A world half in darkness. A secret she must bring to light.
It is 2059 and the world has crashed. Forty years ago, a solar catastrophe began to slow the planet's rotation to a stop. Now one half of the globe is permanently sunlit, the other half trapped in an endless night. The United States has colonized the southern half of Great Britain—lucky enough to find itself in the narrow habitable region left between frozen darkness and scorching sunlight—where both nations have managed to survive the ensuing chaos by isolating themselves from the rest of the world.
Ellen Hopper is a scientist living on a frostbitten rig in the cold Atlantic. She wants nothing more to do with her country after its slide into casual violence and brutal authoritarianism. Yet when two government officials arrive, demanding she return to London to see her dying college mentor, she accepts—and begins to unravel a secret that threatens not only the nation's fragile balance, but the future of the whole human race.
“A tantalizing, suspenseful odyssey of frustration, deceit, treachery, torture, hope, despair, and ingenious sleuthing . . . Murray has so thoroughly thought through the ramifications of his conceit and conjured up such a dramatic plot and stellar cast of characters that he might have set a new standard for such tales.”—The Washington Post
PUBLISHERS WEEKLY
Murray's impressive eye for detail compensates for the scientifically preposterous premise of his debut. When a "rogue" white dwarf star passed dangerously close to Earth, it left the planet half scorched in sunlight and half frozen in darkness, with humanity barely hanging on in the dim zone between the extremes. Forty years after the disaster, dubbed "the Stop," Britain, in the middle zone, has descended into fascism. Depressed scientist Dr. Ellen Hopper conducts oceanic research on a rig in the North Sea, despite feeling her work is pointless. When Hopper is summoned to the deathbed of her Oxford mentor, Edward Thorne, a government scientist responsible for the deaths of countless refugees after the Stop, she catches wind of a secret that could spell further disaster for humankind.

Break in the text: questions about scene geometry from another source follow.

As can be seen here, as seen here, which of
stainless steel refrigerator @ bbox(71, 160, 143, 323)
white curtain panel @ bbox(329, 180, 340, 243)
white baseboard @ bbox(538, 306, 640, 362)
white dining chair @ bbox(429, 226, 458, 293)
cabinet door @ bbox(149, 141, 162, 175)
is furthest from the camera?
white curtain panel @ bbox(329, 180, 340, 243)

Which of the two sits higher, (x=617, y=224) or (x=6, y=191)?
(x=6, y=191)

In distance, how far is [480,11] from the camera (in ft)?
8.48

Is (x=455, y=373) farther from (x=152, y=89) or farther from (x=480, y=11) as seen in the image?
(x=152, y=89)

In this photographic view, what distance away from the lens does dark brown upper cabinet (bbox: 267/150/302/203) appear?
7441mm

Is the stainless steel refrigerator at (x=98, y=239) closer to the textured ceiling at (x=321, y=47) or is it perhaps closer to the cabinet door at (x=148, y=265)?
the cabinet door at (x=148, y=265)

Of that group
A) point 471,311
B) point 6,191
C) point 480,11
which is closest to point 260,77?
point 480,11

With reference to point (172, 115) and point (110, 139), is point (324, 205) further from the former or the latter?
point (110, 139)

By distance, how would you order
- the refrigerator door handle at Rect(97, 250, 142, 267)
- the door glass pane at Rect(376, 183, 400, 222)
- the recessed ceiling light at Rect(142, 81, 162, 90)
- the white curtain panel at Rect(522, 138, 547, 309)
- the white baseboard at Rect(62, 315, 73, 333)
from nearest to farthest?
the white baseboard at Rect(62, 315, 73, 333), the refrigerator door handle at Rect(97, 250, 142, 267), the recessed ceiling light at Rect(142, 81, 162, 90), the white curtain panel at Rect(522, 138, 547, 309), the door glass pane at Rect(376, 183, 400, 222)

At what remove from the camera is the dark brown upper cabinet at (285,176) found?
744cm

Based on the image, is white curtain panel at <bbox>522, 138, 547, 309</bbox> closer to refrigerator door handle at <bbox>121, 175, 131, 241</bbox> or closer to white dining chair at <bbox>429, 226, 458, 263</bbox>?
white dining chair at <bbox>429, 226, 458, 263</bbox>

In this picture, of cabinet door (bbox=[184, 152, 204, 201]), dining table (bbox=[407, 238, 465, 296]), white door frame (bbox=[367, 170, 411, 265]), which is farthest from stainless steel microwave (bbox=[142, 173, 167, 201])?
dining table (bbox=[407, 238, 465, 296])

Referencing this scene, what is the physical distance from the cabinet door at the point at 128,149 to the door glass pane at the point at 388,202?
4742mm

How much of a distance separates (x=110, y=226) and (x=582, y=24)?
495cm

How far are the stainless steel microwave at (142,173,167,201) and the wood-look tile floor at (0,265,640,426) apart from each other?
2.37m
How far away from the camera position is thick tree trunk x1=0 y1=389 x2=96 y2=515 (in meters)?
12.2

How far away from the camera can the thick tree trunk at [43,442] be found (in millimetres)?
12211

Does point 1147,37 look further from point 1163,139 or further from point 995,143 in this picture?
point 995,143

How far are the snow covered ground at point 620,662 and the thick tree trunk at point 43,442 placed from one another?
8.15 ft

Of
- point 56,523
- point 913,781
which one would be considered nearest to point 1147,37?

To save what's left of the world, Hopper launches an investigation into the government secret, rediscovering her hope for humanity along the way. Murray's despairing characters are convincing and his descriptions of the broken Earth are vivid, but his apocalypse is too conceptually contrived to be believable. Readers will easily invest in Hopper's mission, but will struggle to buy into Murray's vision of the future.